Let us show you how to download the file, and then discuss different methods to install it.

Download Latest Root Certificates for Windows

Downloading the latest SST file with the latest Root Certificates is easy. Begin by creating a new folder using File Explorer where the SST file will be stored. Then, launch the Command prompt with administrative privileges and navigate to the empty folder you have created using the command below.

cd /d "PathToFolder"

This is where the SST file will be downloaded. Replace PathToFolder with the complete path of the empty folder, as in the example below.

Change directory

Now run the following command to download the latest certificates in an SST file:

certutil.exe -generateSSTFromWU roots.sst
Download SST file
Download SST file

You will now find that the SST file has been downloaded. This file contains all the latest Root Certificates. You can now install them all at once, or one-by-one (only the ones that are required).

Install All Certificates using SST File

Once you open the downloaded roots.sst file, you will see that it holds many certificates. In our case, it holds 436 files. These can all be installed instantly using Windows PowerShell. Here is how:

  1. Open PowerShell with administrative privileges.
  2. Now run the following command while replacing CertPath with the complete path to the downloaded SST file:
    $sstStore = ( Get-ChildItem -Path <em>CertPath</em>\roots.sst)
  3. Next, paste the following command to import all the certificates on your PC:
    $sstStore | Import-Certificate -CertStoreLocation Cert:\LocalMachine\Root
    Import all certificates

You will now find that the certificates have been imported to your machine from the downloaded SST file. You can verify this through the Certificate Management Console.

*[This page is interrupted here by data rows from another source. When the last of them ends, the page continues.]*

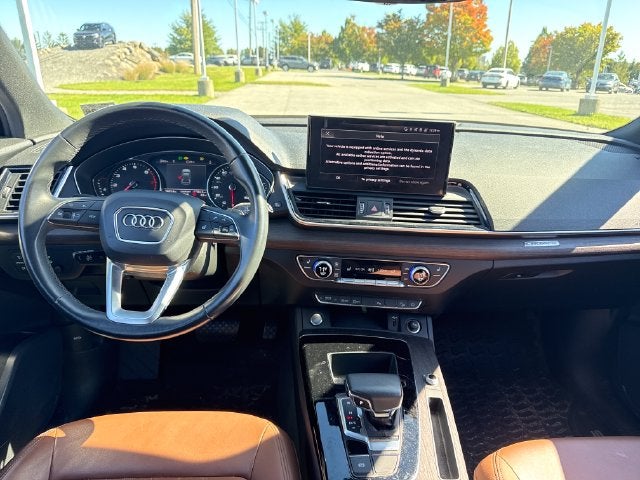 2023 Audi Q5 Premium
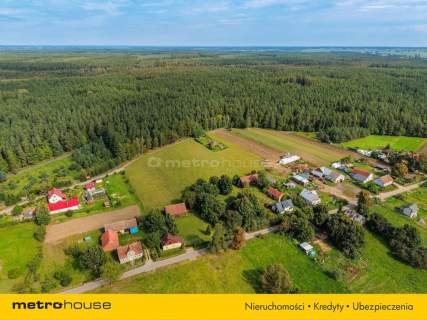 Puchówka 2798 m decyzja o WZ buduj swój dom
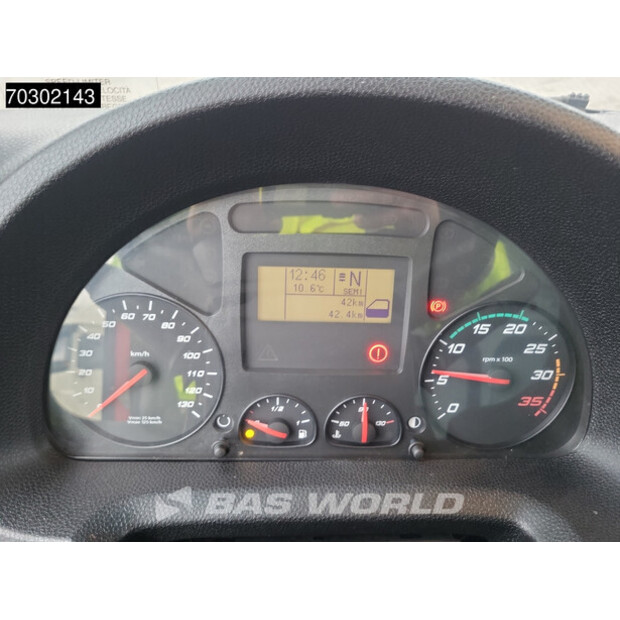 2017 Iveco Eurocargo 180E320-44046634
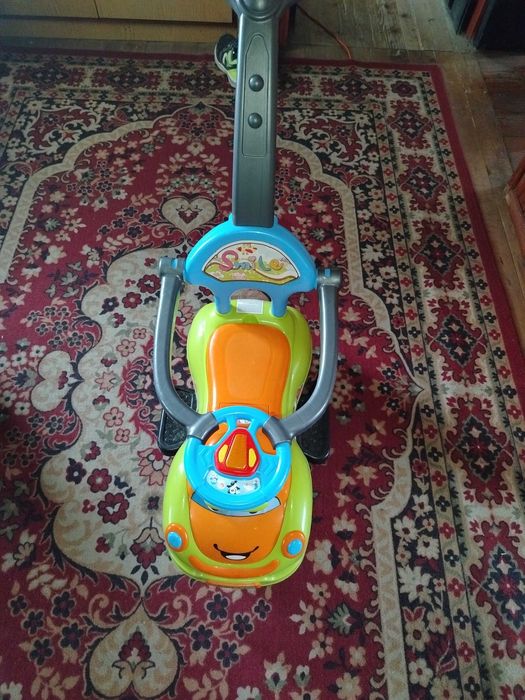 Детско камионче запазено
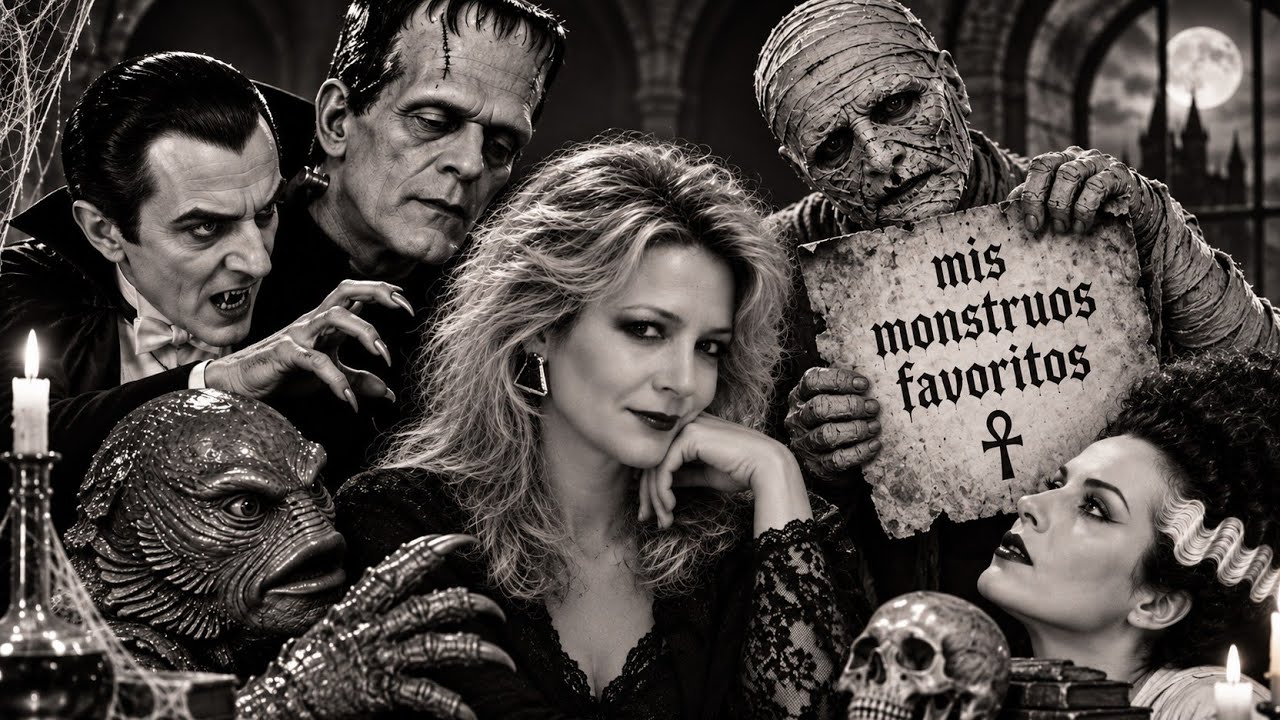 🫈👹 Mis monstruos favoritos 💀🧌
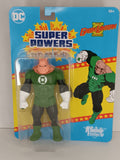 Green Lantern - Kilowog McFarlane DC Super Powers action figure MOC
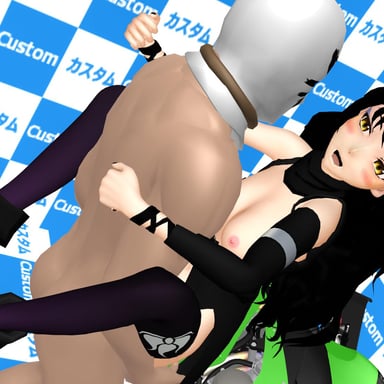 RWBY - Blake Photo Shooting Sex Lewd FRAGGY vr porn video vrporn.com virtual reality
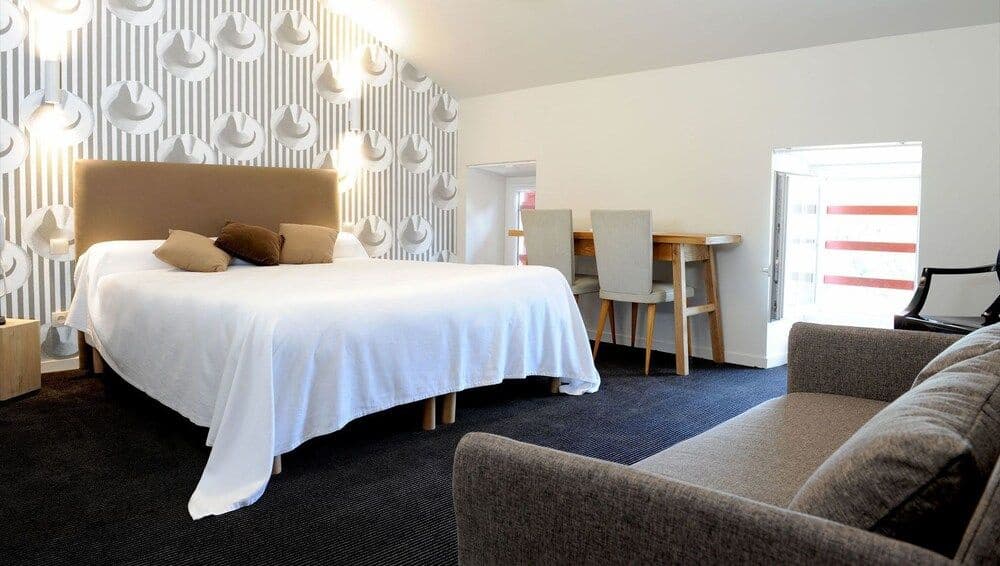 Hôtel Argia - Miniature 6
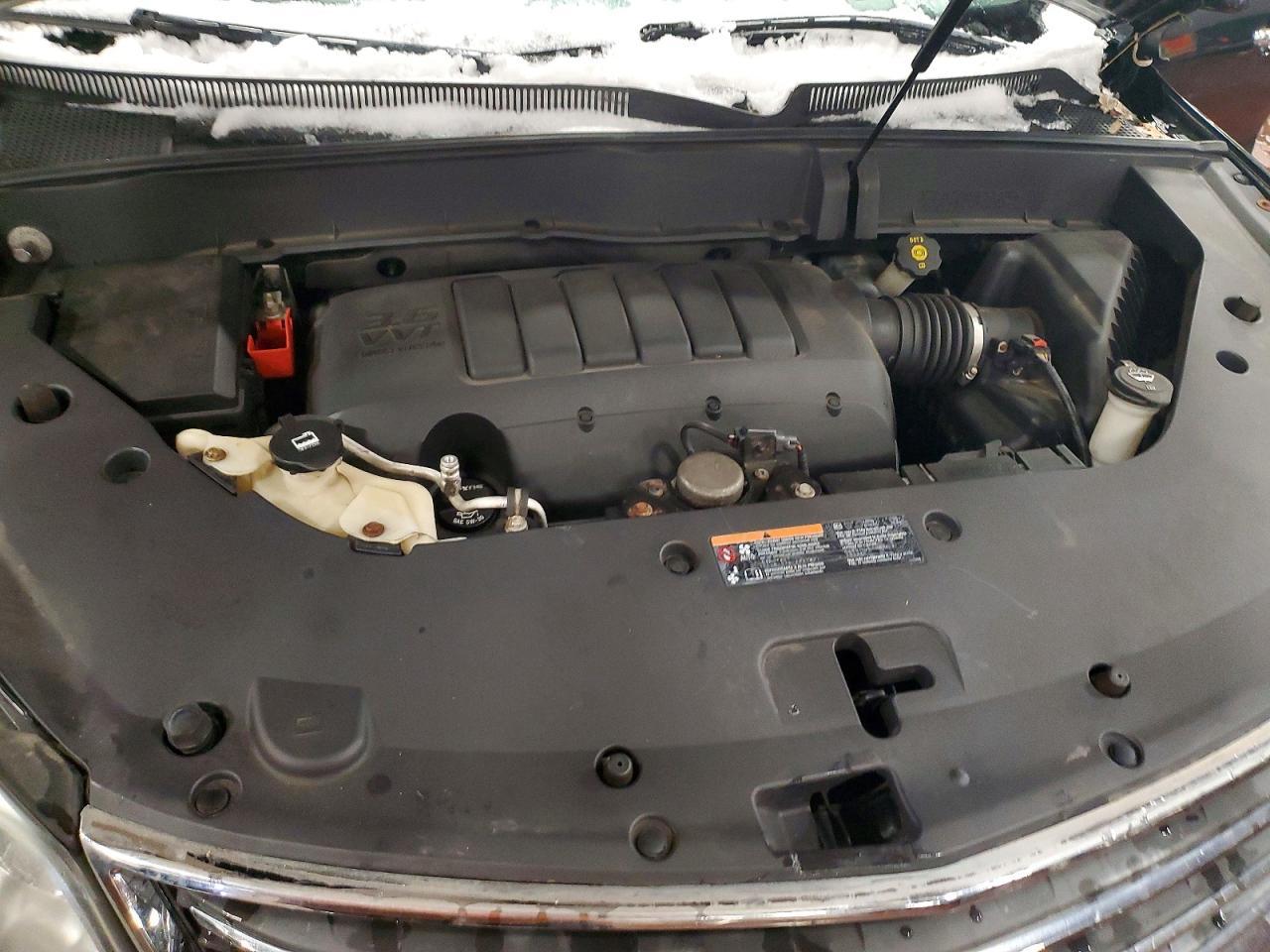 2013 CHEVROLET TRAVERSE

Install Individual Root Certificates using SST File

Another method to install the Root Certificates from an SST file is one-by-one. This may take a while, but the method can only be used when you wish to install specific certificates.

To do so, run the SST file by double-clicking on it. It will open in an identical console to MMC. From there, you can export a certificate and then import it on the local machine using the method we have already discussed above.

Alternatively, you can also double-click on the certificate and install it directly.

SST file
SST file

From an STL File

Serialized Certificate Trust List (STL) files also contain Root Certificates, but the file formatting is different than an SST file. Microsoft maintains an STL file you can download to obtain the latest Root Certificates for your Windows. The STL is updated twice a month.

Download Latest STL File

Once downloaded, extract its content using a third-party compression/decompression tool. The extracted folder should now contain only one STL file. You may then proceed to import the file using Command Line Interface (CLI).

Launch the Command Prompt with administrative privileges and navigate to the extracted folder using the Change Directory command:

cd /d "PathToExtracted"

Replace PathToExtracted with the complete path to the extracted folder, as in the following example:

cd 2
Navigate to extracted directory

Now paste the following command to import the certificates within the STL file.

certutil -addstore -f root authroot.stl
Import STL file

You can now confirm that the latest certificates have been installed using the Certificate Management Console.

Final Thoughts

Although it may not seem like it, a Root Certificate is essential for your daily work on a PC, as it is making authorization handshakes and trust with other components in the background while you continue with your work.

However, once a certificate has expired, it can be safely deleted, as it is no longer valid. That said, we recommend that you install a new, valid certificate in its place before removing the old one.